*** Reading text ***

There are a great many benefits across the board with these reforms. Independent research indicates that improvements in practices in the building and construction industry workplace could bring a gain in the order of $2.3 billion each year—I will repeat that: $2.3 billion—for the Australian economy, with the CPI falling by one per cent and construction costs falling by 6.5 per cent. They are pretty staggering improvements and I think that the members opposite should support the sort of economic improvement these reforms could bring.

Cheaper building costs will mean savings for businesses and citizens alike. The reforms will create a better working environment for decent employers and employees, with greater choices and a reduction in the entrenched culture of intimidation and fear. The royal commission made a compelling case in its findings for urgent cultural change and systematic reform. The recommendations and the government's response have been welcomed by industry groups, and that is quite fundamental because no industry should have to deal with the kind of unlawful behaviour going on in the building and construction industry. Change is needed, and this government is determined to achieve change. I call on the members opposite to support these vitally important reforms.

Both the Labor Party and the unions are on the record as saying they will not tolerate corruption, extortion and criminal behaviour in the building industry. I call on the members of the Labor Party to support these reforms and this bill, to give up the old Labor dogma and to join us in trying to improve the building industry. But, unfortunately, a Labor Party spokesman has come out and said the royal commission was a politically motivated witch-hunt and against the union movement—the same old chestnuts they dredge up all the time. The question is: does the Labor Party really care about improving occupational health and safety? Does the Labor Party really care about improved economic outcomes? Does the Labor Party really care about a better building industry or is it merely beholden to its union mates? The Labor Party and the unions just oppose, oppose, oppose. The ACTU statement of values says:

Unions believe that workplaces should be safe, secure, healthy and free from harassment, intimidation, violence and discrimination.

*** End of Reading text ***
*** Material provided ***

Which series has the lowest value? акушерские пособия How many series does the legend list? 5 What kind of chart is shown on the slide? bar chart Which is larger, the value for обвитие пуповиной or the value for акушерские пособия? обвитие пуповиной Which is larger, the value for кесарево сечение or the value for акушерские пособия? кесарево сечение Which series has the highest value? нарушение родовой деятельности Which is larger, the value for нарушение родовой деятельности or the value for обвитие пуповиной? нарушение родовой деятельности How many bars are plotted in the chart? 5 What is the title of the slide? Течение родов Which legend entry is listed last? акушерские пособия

*** End of Material provided ***

* [What to produce]
Reproduce, word for word, the part of the building industry reform speech from "Cheaper building costs" up to and including "vitally important reforms.".

* [Answer box]
Cheaper building costs will mean savings for businesses and citizens alike. The reforms will create a better working environment for decent employers and employees, with greater choices and a reduction in the entrenched culture of intimidation and fear. The royal commission made a compelling case in its findings for urgent cultural change and systematic reform. The recommendations and the government's response have been welcomed by industry groups, and that is quite fundamental because no industry should have to deal with the kind of unlawful behaviour going on in the building and construction industry. Change is needed, and this government is determined to achieve change. I call on the members opposite to support these vitally important reforms.